Bob did say that he had recently made an offer to someone just to get the search process over with, and the person turned the job down. When asked if the person he made an offer to was the ideal candidate, he said, No!

Hiring a Candidate Who Doesn’t Fit

Why would a company hire anyone who is not the ideal candidate? This particular company had a somewhat unique interview process. An interview consisted of eight company employees positioned around a conference table with the candidate positioned near the middle of the table.

When eight people are involved in an interview, there is a significant chance that there could be eight different agendas to satisfy when you’re the candidate being interviewed. Why? Because everyone is wired differently, everyone thinks differently and everyone could have different questions on his or her minds.

Time For a Paradigm Shift

Once the executive search consultant got involved, he re-wrote the job description based on the new information he’d been able to extract from Bob’s thinking. Instead of posting jobs on job boards to discover candidates who were actively looking for a new position, the executive search consultant directly recruited candidates whose skills, abilities, characteristics, and capabilities aligned with Bob’s picture of an ideal candidate.

Three Candidates Flown In

Three candidates were introduced to Bob’s company. All three candidates were granted telephone interviews. All three candidates were flown in for final interviews. All three candidates sat in front of Bob and his committee of eight interviewers.

Candidate Number 1

The first candidate arrived in a suit and tie. He spoke well, looked like a Vice President and made a great first impression. When the eight interviewers’ questions started to fly, the first candidate instantly answered each question by telling the interviewers exactly and precisely how he would build the new program. He thought he’d nailed the interview because he said everything he had planned to say. His confidence was high.

Candidate Number 2

The second candidate arrived. He also made a great first impression, spoke clearly and looked like a Vice President. All was good until the eight interviewers started asking questions.
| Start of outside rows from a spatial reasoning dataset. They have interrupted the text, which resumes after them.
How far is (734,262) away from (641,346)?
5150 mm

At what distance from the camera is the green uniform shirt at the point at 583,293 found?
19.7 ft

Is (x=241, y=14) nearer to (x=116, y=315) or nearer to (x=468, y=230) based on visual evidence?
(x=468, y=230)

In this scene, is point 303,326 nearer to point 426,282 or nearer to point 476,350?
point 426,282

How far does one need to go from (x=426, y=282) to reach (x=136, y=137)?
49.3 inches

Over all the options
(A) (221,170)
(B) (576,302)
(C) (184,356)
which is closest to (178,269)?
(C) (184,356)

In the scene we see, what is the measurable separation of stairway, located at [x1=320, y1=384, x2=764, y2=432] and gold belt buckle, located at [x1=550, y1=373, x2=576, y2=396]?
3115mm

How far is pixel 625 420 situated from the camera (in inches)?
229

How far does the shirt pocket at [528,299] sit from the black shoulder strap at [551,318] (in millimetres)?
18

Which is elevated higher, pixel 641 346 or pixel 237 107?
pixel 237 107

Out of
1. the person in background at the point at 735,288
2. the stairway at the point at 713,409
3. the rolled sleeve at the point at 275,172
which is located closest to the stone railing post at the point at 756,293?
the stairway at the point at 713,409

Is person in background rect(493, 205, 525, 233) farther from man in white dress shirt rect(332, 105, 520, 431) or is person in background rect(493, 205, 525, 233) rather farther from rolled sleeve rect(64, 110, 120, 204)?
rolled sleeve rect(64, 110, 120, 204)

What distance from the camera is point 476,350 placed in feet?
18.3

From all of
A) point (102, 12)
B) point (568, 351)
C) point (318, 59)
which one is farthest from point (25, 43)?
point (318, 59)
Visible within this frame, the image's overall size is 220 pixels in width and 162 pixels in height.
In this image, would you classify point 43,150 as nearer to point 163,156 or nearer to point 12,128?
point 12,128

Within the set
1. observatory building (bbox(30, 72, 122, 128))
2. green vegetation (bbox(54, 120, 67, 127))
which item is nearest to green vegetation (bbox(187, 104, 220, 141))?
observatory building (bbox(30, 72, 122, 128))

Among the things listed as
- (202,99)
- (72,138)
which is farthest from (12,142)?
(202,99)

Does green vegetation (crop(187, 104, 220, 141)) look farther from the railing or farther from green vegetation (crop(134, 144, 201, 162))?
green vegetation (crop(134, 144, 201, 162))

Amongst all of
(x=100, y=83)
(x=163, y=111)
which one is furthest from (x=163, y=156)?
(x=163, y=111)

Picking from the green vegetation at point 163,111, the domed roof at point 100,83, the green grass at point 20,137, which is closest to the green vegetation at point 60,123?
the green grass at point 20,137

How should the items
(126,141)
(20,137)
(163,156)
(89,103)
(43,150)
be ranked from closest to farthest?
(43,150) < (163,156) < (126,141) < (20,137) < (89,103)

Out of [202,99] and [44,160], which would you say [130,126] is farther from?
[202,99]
The second candidate had a previous first career that was different from the job he was interviewing for and he was ten years removed from the first career. For some reason, every answer he provided to the interview committee came from the basis of what he’d done in his first career and he skipped over what he had professionally accomplished in the ten most recent years of his life. He too thought he had delivered a great interview.

Candidate Number 3

The third candidate arrived. Just like the first two candidates, he was articulate, he dressed well, he looked like a Vice President. After a time of meet and greet, everybody took their position at the conference table.
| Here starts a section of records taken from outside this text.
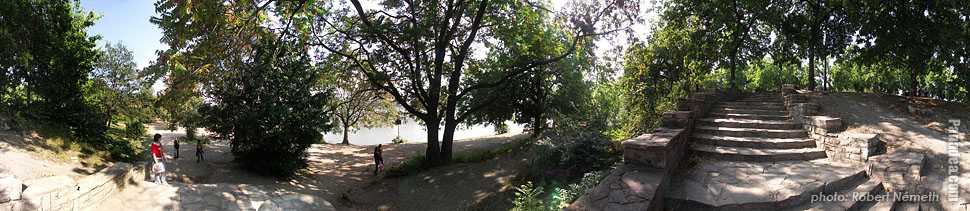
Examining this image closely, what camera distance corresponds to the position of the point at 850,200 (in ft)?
14.5

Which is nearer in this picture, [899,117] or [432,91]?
[899,117]

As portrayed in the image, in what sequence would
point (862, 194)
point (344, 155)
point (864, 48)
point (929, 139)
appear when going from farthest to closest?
point (344, 155) < point (864, 48) < point (929, 139) < point (862, 194)

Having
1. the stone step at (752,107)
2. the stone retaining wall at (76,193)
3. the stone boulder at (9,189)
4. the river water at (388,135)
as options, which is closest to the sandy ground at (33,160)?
the stone retaining wall at (76,193)

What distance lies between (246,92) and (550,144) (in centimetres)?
946

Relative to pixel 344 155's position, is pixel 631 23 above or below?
above

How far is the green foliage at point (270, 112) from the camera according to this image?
10.9 meters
When the eight interviewers started asking questions, the third candidate paused for a moment and asked clarifying questions before he answered questions. He heard each interviewer’s original question and he had ideas that quickly popped into his mind, but he didn’t speak right away. He exercised impulse control.
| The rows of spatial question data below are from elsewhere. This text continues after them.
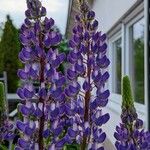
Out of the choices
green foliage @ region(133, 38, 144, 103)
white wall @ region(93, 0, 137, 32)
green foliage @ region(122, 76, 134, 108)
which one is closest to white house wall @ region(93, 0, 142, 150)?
white wall @ region(93, 0, 137, 32)

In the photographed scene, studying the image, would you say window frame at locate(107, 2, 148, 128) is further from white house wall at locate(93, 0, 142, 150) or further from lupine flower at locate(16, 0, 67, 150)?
lupine flower at locate(16, 0, 67, 150)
Instead, he asked each interviewer for the deeper meaning behind their question so he could be precise in answering the interviewer’s question with an answer they wanted to hear rather than an answer he wanted to give. He adjusted his delivery to match each unique person in the eight-person interview audience and doing so made all the difference.

Job Offer

At the end of the day while the third candidate was still in the building, Bob, the Chief Compliance Officer, called the executive search consultant, expressing his satisfaction with the third candidate. An offer was made, by the executive search consultant, to the third candidate before he’d left the building. The hired candidate had been with Bob’s company for the past 10 years and is still prospering.

The Audience Matters Most When Interviewing

While an interview is about you, it is for the benefit of your audience. When you interview, you’ll likely meet multiple people. Each person in your interview audience will have unique thoughts, ideas, and agendas.

Invest time to find out what your audience cares most about and talk about their topics rather than the agenda you might be tempted to bring to the interview with you.